When you say cob, what wall technique specifically? If you mean solid, I see a host of issues, not least of which is the sheer labor of excavating, sifting, testing, and moving that many tons of labor intensive material, let alone the many hours of skilled labor to apply and finish with a good air barrier while achieving properly engineered bearing.
So much literature on these techniques comes from the desert southwest and the Rockies. We're from Colorado, and please, take my word for it, most current info is wrong for this climate. In addition, much literature is simply wishful thinking (check out air quality, temperature control and real-world durability of Michael Reynolds' Earthships. We've lived there. It isn't pretty. Marketing looked great, though. He now claims he's adopted contemporary techniques for reasons of code compliance and lending standards. It's because he got sued by seriously dissatisfied occupants.
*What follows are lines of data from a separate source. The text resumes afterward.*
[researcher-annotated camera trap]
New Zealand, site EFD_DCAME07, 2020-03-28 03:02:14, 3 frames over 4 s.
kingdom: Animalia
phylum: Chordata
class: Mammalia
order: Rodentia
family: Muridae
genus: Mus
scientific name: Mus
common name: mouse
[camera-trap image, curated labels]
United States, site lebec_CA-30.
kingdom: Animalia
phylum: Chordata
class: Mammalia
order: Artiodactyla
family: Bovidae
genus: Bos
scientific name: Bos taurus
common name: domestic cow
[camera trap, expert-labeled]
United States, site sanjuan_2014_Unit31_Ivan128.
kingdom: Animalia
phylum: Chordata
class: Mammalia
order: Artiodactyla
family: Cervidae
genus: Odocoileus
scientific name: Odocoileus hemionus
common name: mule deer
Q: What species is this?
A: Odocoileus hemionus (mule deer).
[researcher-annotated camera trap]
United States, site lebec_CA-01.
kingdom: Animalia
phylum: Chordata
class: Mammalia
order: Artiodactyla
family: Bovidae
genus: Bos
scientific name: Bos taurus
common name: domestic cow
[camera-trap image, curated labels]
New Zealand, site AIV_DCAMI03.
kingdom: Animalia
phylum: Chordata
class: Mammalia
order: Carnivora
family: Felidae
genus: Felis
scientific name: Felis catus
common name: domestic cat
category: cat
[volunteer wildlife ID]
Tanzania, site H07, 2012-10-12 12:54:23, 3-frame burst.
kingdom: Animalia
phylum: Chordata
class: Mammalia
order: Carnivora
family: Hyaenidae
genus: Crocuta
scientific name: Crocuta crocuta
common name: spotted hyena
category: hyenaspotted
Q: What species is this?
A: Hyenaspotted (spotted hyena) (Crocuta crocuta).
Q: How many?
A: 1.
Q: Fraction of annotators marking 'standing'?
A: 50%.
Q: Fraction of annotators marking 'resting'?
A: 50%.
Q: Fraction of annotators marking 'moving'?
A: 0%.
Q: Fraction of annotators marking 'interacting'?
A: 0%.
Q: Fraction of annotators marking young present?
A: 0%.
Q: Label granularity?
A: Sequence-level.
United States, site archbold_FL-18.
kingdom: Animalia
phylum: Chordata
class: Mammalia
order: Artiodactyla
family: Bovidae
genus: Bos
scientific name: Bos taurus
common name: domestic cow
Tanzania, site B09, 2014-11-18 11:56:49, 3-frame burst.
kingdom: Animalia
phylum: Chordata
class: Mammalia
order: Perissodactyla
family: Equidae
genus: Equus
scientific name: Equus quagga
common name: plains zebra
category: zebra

People have been using light framing with insulative fill in climates like ours here for centuries, however. Tall, voluminous houses are a time honored technique for hot humid zones, a design largely impossible with what you might be referring to as cob. Timber will create greater moisture latency than masonry or clay. Thermal mass achieved with higher density inorganics like the latter will give some thermal latency, but a late July heatwave will pretty much neutralize the effect or worse for the remaining two months. Likewise, winters here are significant (and damp) enough to necessitate planning latent stability there, too. In our climate, vapor pressure switches direction back and forth several times a year, hence another reason southwestern, high mountain, or even midwestern designs struggle in TN. Likewise, tropical solutions don't fare well here, either. Light framing with omni-directional vapor permeability seems to be a good route here. Alternatively, closed cell non-permeable, and/or non convective solid fill is good, too (spray foam, polyiso, adhesive treated pressure blown cellulose, etc.). Fiberglass? Not so much. Vapor barriers over fill? Nope! Thermal mass centered well inside the building envelope works pretty well here, as opposed to building it into walls, or even floors.
We built a 200sqft cabin to start, with five kids, for $1900 plus $1300 in PV gear and batteries. Water catchment from that structure met our domestic needs completely. We made a few mistakes in that structure that wouldn't have cost more to get right the first time, we just needed more info. All in all, a pretty comfortable little place, though. We occupied it for 2 1/2 years while we built the $10k 720sqft mansion we live in now. The cabin is our attached solarium, so 920sqft, really. With a good plan, no phase has to go to waste, even if it's not what you want in the end. Take comfort there! It doesn't have to be perfect now, but the plan should be well understood and each phase should teach you to adapt to new info. I hate to say it, but if you commit to understanding just what I've said in these comments, you'll be leaps ahead of the people writing books and blogs about owner-built houses."
The other said he had to repair it often and it wasn't performing well or as expected.
I'm curious and want to get more experienced advice on this topic! Don't have much funding and need to get multiple structures built for a full intentional community with 5+ families.